Mandetta não esconde, porém, seu descontentamento com toda a polêmica criada pelo presidente, pois dificulta o trabalho do ministério no momento mais crucial para o combate ao novo coronavírus.
A partir de agora, os casos de contaminação vão aumentar muito.
Militar olavista cotado por Bolsonaro para assumir o Ministério da Saúde
A ala mais radical do Palácio do Planalto, liderada pelo filho 02 do presidente, o vereador Carlos Bolsonaro, está disseminando entre apoiadores que o sucessor de Mandetta já está escolhido.
Será Antonio Barra Torres, atual presidente da Agência Nacional de Vigilância Sanitária (Anvisa).

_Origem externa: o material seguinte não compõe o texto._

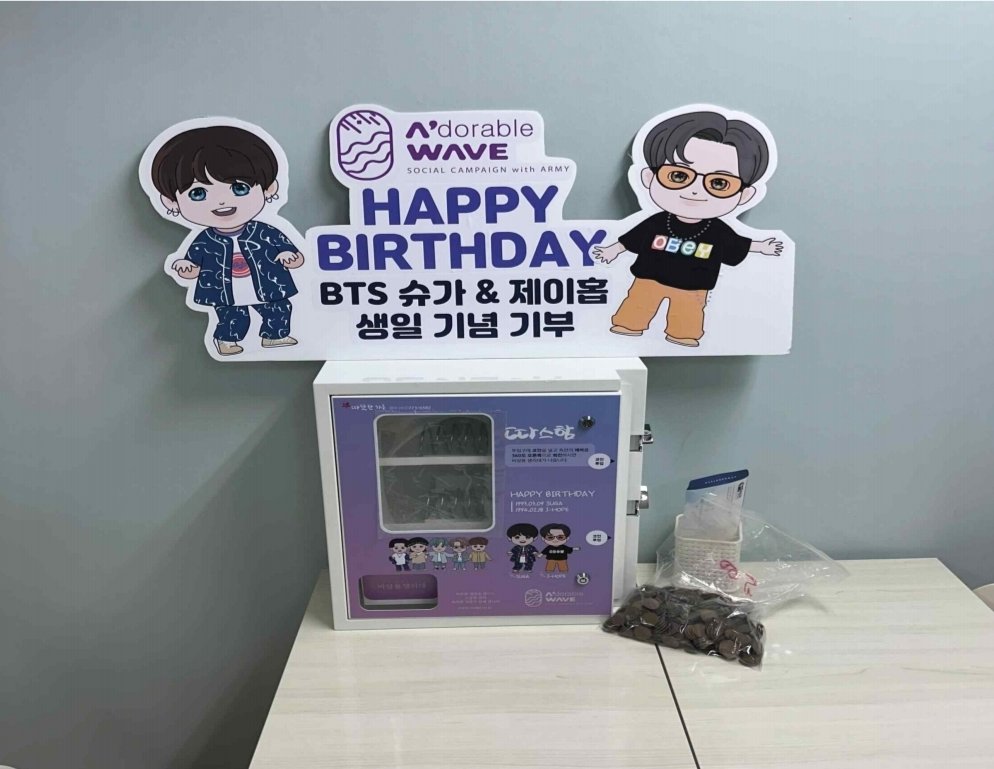adorablewave's tweet photo. 호석, 윤기 생일 기부 캠페인 '솝for완소' 기사가 실렸어요!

Torres faz parte da ala negacionista do governo. Ele é médico e contra-almirante da Marinha. Assim como Bolsonaro, é contra o confinamento de toda a população como forma de reduzir a disseminação da Covid-19.
Ele esteve com Bolsonaro na fatídica manifestação de 15 de março, em que o presidente cumprimentou apoiadores, mesmo estando em quarentena por suspeitas de estar com o coronavírus.
A Associação dos servidores da Anvisa (Univisa) divulgou nota, na segunda-feira passada (16), em repúdio à atitude do diretor-presidente da Anvisa,
O presidente da Anvisa foi acusado, de descumprindo os protocolos do Ministério da Saúde durante manifestação contra o Congresso no domingo dia 15.
Ele é formado em medicina pela Fundação Técnico-Educacional Souza Marques e fez residência em cirurgia vascular no Hospital Naval Marcílio Dias. Ele ingressou na Marinha em 1987 e chegou ao posto de contra-almirante em 2015.